Moore diz no filme que as coisas só melhoraram na Europa, depois da guerra, porque a equipe de Roosevelt foi para lá. Eles teriam sido responsáveis pela adoção de bons serviços públicos na Alemanha, por exemplo. Explicação simplista. O chamado “Estado de Bem-Estar Social” é produto muito mais do medo dos governantes e patrões europeus diante da imagem positiva que os comunistas conquistaram com sua resistência heroica ao fascismo.

Quanto aos “pais fundadores”, a independência em relação à Inglaterra que promoveram foi muito mais um movimento de elite em que a bucha de canhão foi o povo. Washington e Franklin estavam entre os homens mais ricos da colônia. Jefferson foi um grande proprietário de escravos. Estes, os índios, os brancos pobres e as mulheres jamais foram objeto da preocupação dos criadores da “grande pátria americana”.

Em relação à boa e velha concorrência, nos anos posteriores à independência, cerca 2/3 das terras pertenciam a uns 3% da população. Entre estes, estavam, claro, os queridos “papais” da nação ianque. O nome disso era monopólio já naquela época.

No filme, Moore lê alguns trechos da Declaração de Independência. Cita os princípios de justiça e igualdade que encontra escritos ali. Mas, nada diz sobre um trecho que faz referência aos indígenas como seres “selvagens e impiedosos, que adotavam como regra de guerra a destruição sem distinção de idade, sexo e condições”.

Com uma certidão de nascimento como essa não é difícil entender como o capitalismo funciona tão bem em terras americanas.
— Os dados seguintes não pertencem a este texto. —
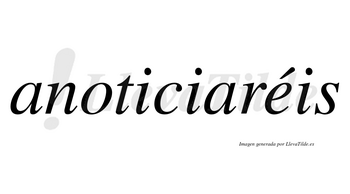 Anoticiaréis  lleva tilde con vocal tónica en la «e»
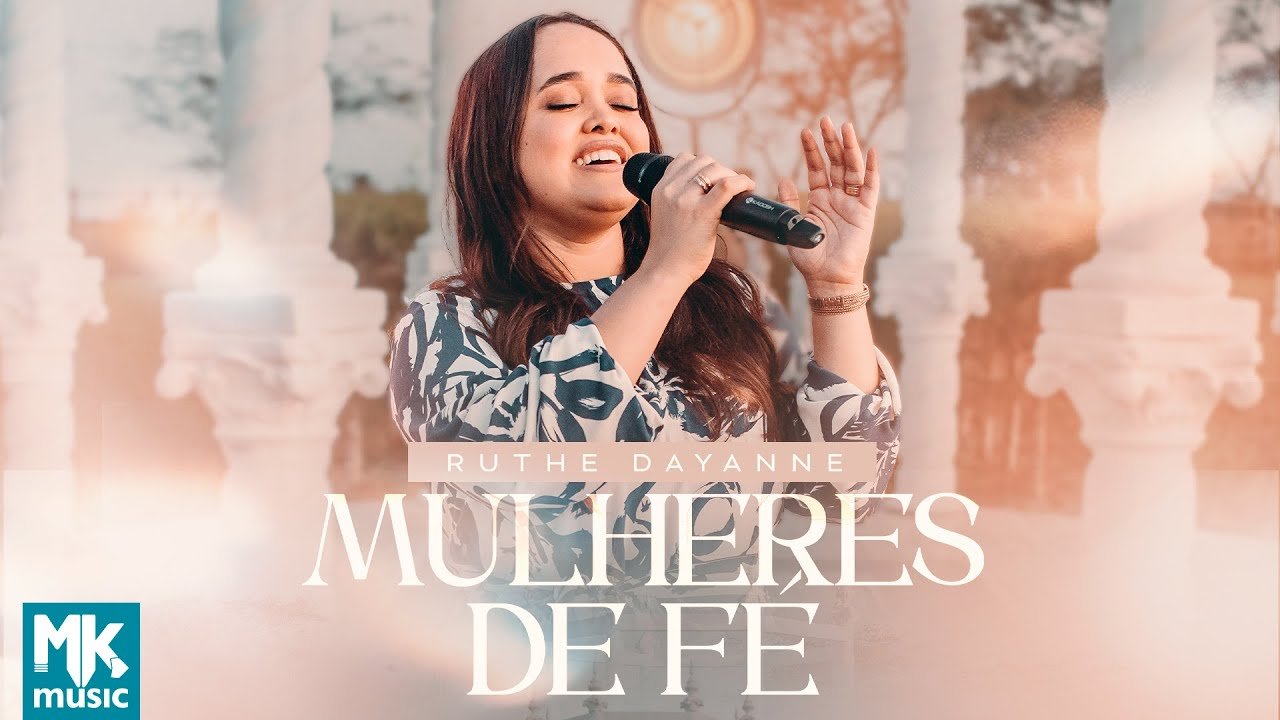 Letra Ruthe Dayanne – Mulheres de Fé
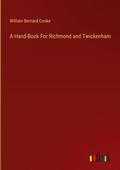 A Hand-Book For Richmond and Twickenham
Moore chega a dizer que o capitalismo representa o mal. Não tem como ser regulado. Deve ser eliminado e substituído pela democracia. Ele evita citar o socialismo. Refere-se ao conceito como “aquela palavra que também termina em ‘ismo’”.
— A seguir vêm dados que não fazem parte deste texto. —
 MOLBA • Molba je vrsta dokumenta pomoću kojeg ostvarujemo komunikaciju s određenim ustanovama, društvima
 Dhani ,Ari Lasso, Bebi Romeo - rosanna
Ao que parece, o cineasta é a favor de algo parecido com o que estaria em vigor na Europa e Canadá. Um sistema público decente. Um Estado que cuidasse também das necessidades e interesses dos mais pobres. É compreensível num país em que defender um sistema universal de saúde pública é tratado como proposta de comunistas ou fascistas.

Mas, o espaço para políticas públicas que realmente atendam os mais pobres é cada vez menor nos aparelhos estatais. E jamais foram tão eficientes e amplos em mais do que uma dúzia de países.
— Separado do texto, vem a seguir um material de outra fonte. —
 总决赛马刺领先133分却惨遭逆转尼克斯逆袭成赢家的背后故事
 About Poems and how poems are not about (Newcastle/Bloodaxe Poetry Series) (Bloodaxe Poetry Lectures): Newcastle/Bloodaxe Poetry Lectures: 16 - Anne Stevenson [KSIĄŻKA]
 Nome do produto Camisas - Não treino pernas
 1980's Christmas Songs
Moore cita as experiências cooperativistas como uma possível saída. É preciso democratizar os locais de trabalho. Permitir aos trabalhadores que controlem a produção, diz ele. No entanto, o nome que se costuma dar para isso é exatamente socialismo.

E a pré-condição para o socialismo é o fim da propriedade privada dos meios de produção. Sem isso, experiências solidárias de produção continuarão a ser marginais. Cooperativas são iniciativas que dificilmente sobrevivem à feroz concorrência capitalista. Ou morrem, ou tornam-se empresas que exploram seus trabalhadores como fazem as outras.

Arrancar dos patrões o enorme controle que têm sobre tais meios somente é possível através da tomada do poder pelos pobres e explorados. Não para reformar o Estado atual nem para montar outro que seja autoritário e centralizador. Mas aí já seria pedir demais para o genial documentarista estadunidense.

Moore já colabora bastante ao expor as mazelas do capitalismo em pleno centro do poder mundial. Quem sabe nosso avantajado amigo ainda se convença de que a tal história de amor sempre foi uma longa novela de terror.

Quem quiser conhecer melhor a história do império americano e das lutas de seu povo deve ler: “A história dos Estados Unidos, das origens ao século XXI” de Leandro Karnal, Sean Purdy, Luiz Estevam Fernandes e Marcus Vinícius de Morais e “Uma história do povo dos Estados Unidos” de Howard Zinn.